Saturday, January 18, 2014

Straight Paths - Carrie F. Judd (Triumphs of Faith 1.2)



STRAIGHT PATHS

BY CARRIE F. JUDD


Behold, I send my messenger before Thy face, which shall prepare Thy way before Thee. The voice of one crying in the wilderness, Prepare ye the way of the Lord, make His paths straight. – St. Mark i:2,3.

Beloved friends, are many of us crying out with hungering hearts to be taught “the way of the Lord” more perfectly than we hitherto know it? Do we see that we have been straying sheep who have “turned every one to his own way” instead of walking in “the way of the Lord”? And are we beginning to realize with perplexity and grief that our Christianity is only half-hearted service which cannot meet the approbation of our Lord?

I doubt not that these questions will come with sorrowful keenness to many dear, longing hearts, worn with spiritual hunger and yearning for the “Bread of Life.” Christ says, “Blessed are they which do hunger and thirst after righteousness, for they shall be filled; “and while we are conscious that even in our hunger we are blessed, that our intense longings for our Saviour indicate a much more blessed condition than when we were satisfied with our emptiness, we are nevertheless painfully aware that we have not yet been “filled.”

What then is this crying out of our souls; this “groaning which cannot be uttered”? It is the Spirit of God “helping our infirmities,” and causing us to know the things for which we ought to pray. (Rom. viii:26); it is the Voice of the Holy Ghost “crying in the wilderness” of our hearts, “Prepare ye the way of the Lord, make His paths straight.”

Yes we must “make straight the way of the Lord” if we would see His glory revealed in us.” We must yield our souls entirely to Him that every thought may be ‘brought into captivity to the obedience of Christ,” and that there may be no hindrance to His establishing in our hearts that blessed highway of His holiness over which “the unclean shall not pass.” (Isa. xxxv:8.)

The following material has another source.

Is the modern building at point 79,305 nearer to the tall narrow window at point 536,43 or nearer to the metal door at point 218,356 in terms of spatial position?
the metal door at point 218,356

We can only “make His paths straight” by throwing open every avenue of our souls to the blessed Spirit Who is striving to remove the obstacles which prevent us from receiving and crowning our King. We sometimes marvel that He does not enter when we entreat Him so earnestly; we are almost inclined to think that there is some mistake about his wishing to abide in our souls, and so we mourn the wonder, instead of seeking to make His way straight, that the “King of glory” may come in.

We have endeavored perhaps to consecrate our all to Christ, to keep nothing back which might bar our souls to His glorious presence, but we must bear in mind that he alone can judge rightly as to whether or not we have made a full surrender, and we must ask Him to reveal to us any deceitful mountain of pride, or valley of unbelief, that has not yet been made “straight” before Him. For “every valley shall be exalted, and every mountain and hill shall be made low; and the crooked shall be made straight, and the rough places plain: and the glory of the Lord shall be revealed. (Isa. xl:4,5)

The path of the Lord must be made ready for Him by a complete surrender of our ways, which have ever proved so “rough” and “crooked,” that He may transform them into His glorious way. And when by God’s Spirit we have been enabled to open wide the “everlasting doors;” when there has been prepared “in the desert a highway for our God” (Isa. xl:3), our King will not delay His victorious entrance into our hearts, but will speedily reveal unto us the “presence of His glory,” and cause us to sing, “Hosanna to the Son of David; Hosanna in the highest.”